What are the possible implications of the upcoming crypto reforms?
The Australian crypto world is torn on whether there’s a need for regulations or not. Most of those opposed to the new regulations believe it would stifle innovation and most crypto companies could not operate normally.
They also believe that regulations go against the main idea behind digital currencies. Decentralised currencies are made such that they do not have a single control point. No authority like the government or the central bank should have the final say on operations. Instead, the changes and development are based on community consensus.
Through regulations, there’s the concern that digital assets might become another form of fiat currency and/or traditional asset. This means the industry will have to once again start grappling with the issues it faced with centralised finance.
At the same time, a majority of the crypto world has been calling for regulations. They believe regulations would streamline the industry and ensure growth.
Some of the top reasons for crypto regulations include:
Consumer and investor protection remains the leading reason for crypto regulatory changes. Crypto investors have been losing money to scams and other issues in the crypto world. Currently, the Australian crypto community is losing more than A$6 million every month to crypto scams. These are only the reported figures, meaning there’s more that is lost.
Australian financial institutions and payment service providers have been campaigning to have all payment processors regulated. It is the only way to ensure the consumers are protected while transacting.
AfterPay, one of the leading Australian financial service providers, through its spokesperson is supporting the new regulations. They stated they agree with “any approach that takes into account consumer benefits from the innovation and competition Afterpay has brought to the market”.
Regulating crypto service providers also protects the consumers from exorbitant service fees. By directing the market, the government ensures fair competition among the service providers, which translates to fair service rendered to consumers.
The interest of the investors is also covered in the new regulations. Some of the crypto-related service providers have raised debanking concerns, as they are denied access to banking services. Through the proposal, the Treasury will allow the Council of Financial Regulators to consult on the best way possible to avoid the denial of services.
Keeping up with other countries
Other than Australia, several other developed countries are looking to streamline their crypto services. The new crypto regulations proposal is not the first time Australia has looked into streamlining crypto operations. Already, an Australian Senate committee has been collecting views from the crypto industry experts on how to make Australia a crypto hub.

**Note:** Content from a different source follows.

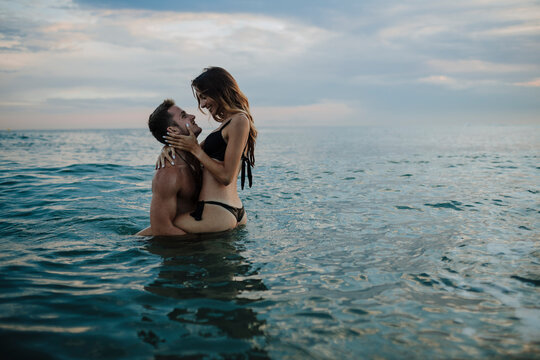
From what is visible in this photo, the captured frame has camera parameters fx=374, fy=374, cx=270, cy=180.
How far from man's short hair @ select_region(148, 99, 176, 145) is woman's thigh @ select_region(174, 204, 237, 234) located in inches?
49.3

Again, Australia is not alone in trying to make the country a leading destination for digital currencies. Countries like the US are also at advanced stages of developing crypto regulations.

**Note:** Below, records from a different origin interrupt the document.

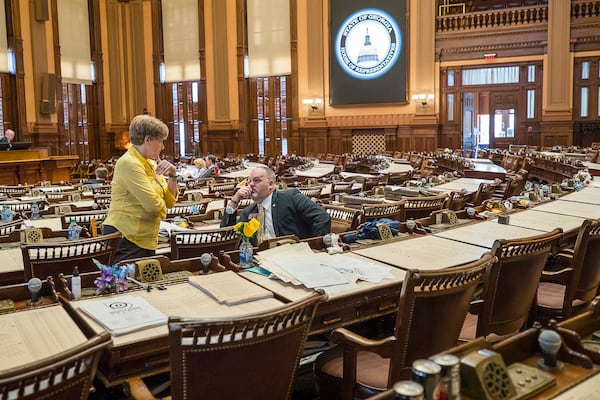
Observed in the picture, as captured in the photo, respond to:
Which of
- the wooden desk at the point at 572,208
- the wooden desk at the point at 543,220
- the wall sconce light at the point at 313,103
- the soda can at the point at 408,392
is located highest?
the wall sconce light at the point at 313,103

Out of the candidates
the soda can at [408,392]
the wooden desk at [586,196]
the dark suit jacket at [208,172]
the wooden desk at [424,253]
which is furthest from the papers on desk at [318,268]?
the dark suit jacket at [208,172]

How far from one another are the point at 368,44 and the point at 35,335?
16.9m

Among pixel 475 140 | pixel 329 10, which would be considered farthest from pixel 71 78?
pixel 475 140

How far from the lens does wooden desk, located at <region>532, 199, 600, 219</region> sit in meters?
4.74

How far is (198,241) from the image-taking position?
12.5 feet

Earlier in the month, the US Senate Finance Committee had already held a crypto hearing with some of the leading crypto experts on the state of regulations in the country. In the meeting, they agreed that the lawmakers needed more knowledge to create the right regulations. They also looked into various crypto issues like stablecoin regulations, crypto volatility and consumer protection.
There’s a likelihood that crypto companies and investors will prefer the countries that have streamlined crypto regulations. Therefore, by enacting these proposals, Australia is in the best position to become the crypto hub it seeks to achieve.

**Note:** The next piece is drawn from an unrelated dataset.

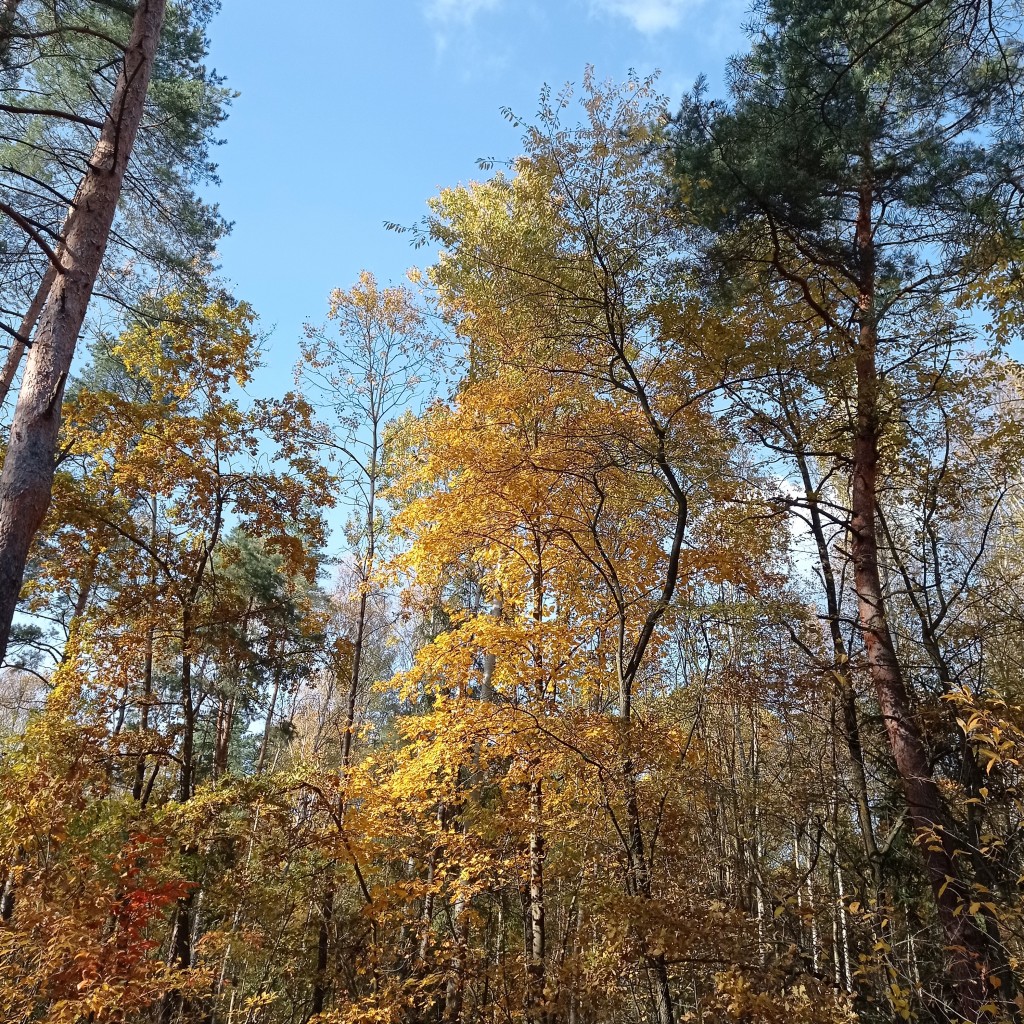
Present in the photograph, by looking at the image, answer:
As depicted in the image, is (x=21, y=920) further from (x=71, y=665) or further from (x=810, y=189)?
(x=810, y=189)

Lack of clarity is a challenge when it comes to crypto regulations. So far the financial agencies have tried to regulate the industry but have fallen short due to the lack of guidelines. There’s always the question of what qualifies to be a digital asset.
The lack of clarity on whether digital assets are considered capital assets or regular assets is also persistent. The changing crypto landscape and new use cases of crypto have also made it difficult to have clear regulations.
The new reforms look to change that, aiming to streamline the market, and protect consumers and investors without stifling innovation and development in the industry.